**DATA EXCERPTS**
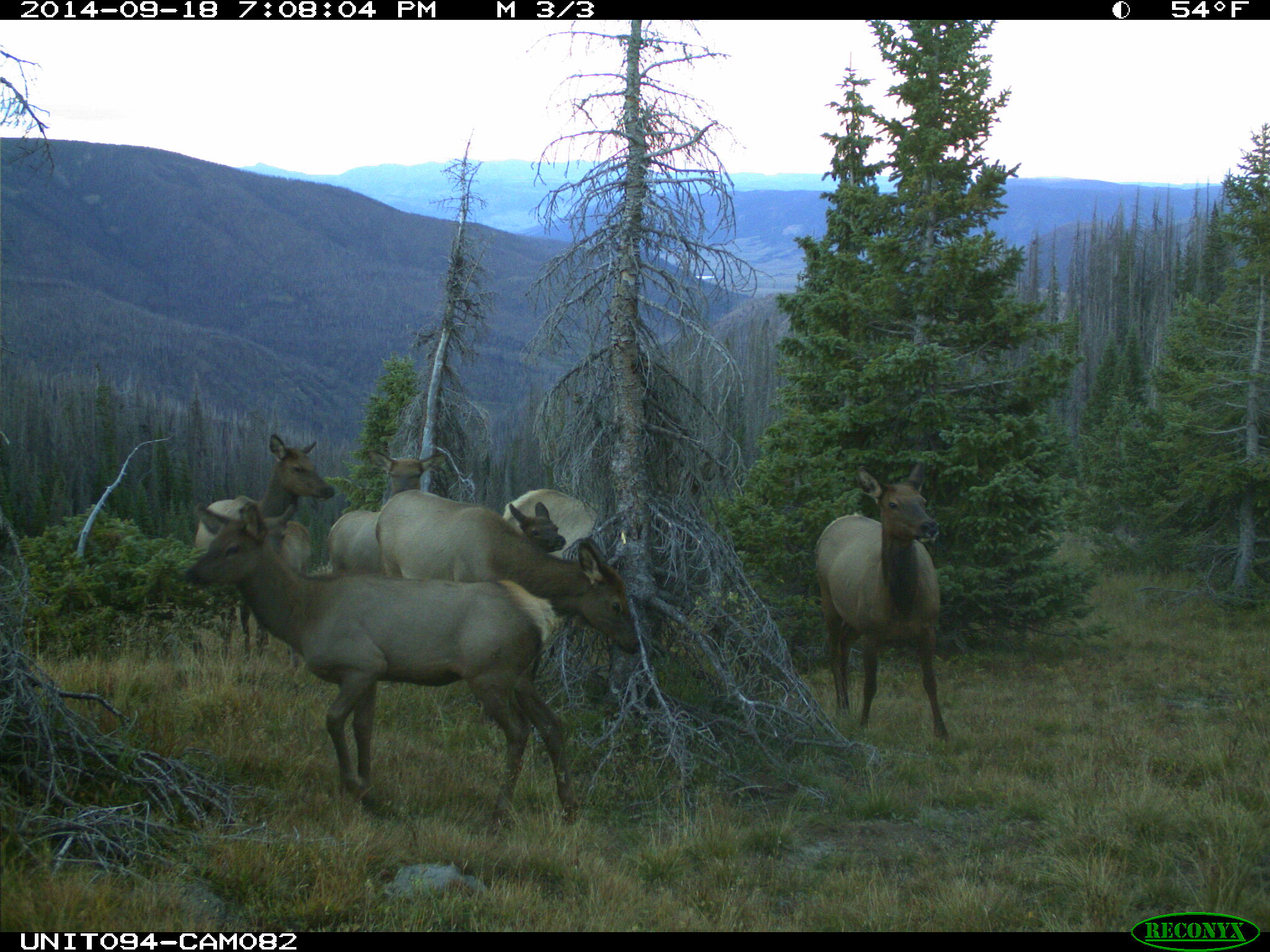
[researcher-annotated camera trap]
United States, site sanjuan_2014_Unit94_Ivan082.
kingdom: Animalia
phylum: Chordata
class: Mammalia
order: Artiodactyla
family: Cervidae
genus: Cervus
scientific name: Cervus elaphus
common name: red deer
Cervus elaphus (red deer).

**YOUR INSTRUCTIONS**
What is needed is every record above, returned exactly, with the pictures omitted.

**ANSWER FOR THE TASK**
[researcher-annotated camera trap]
United States, site sanjuan_2014_Unit94_Ivan082.
kingdom: Animalia
phylum: Chordata
class: Mammalia
order: Artiodactyla
family: Cervidae
genus: Cervus
scientific name: Cervus elaphus
common name: red deer
Cervus elaphus (red deer).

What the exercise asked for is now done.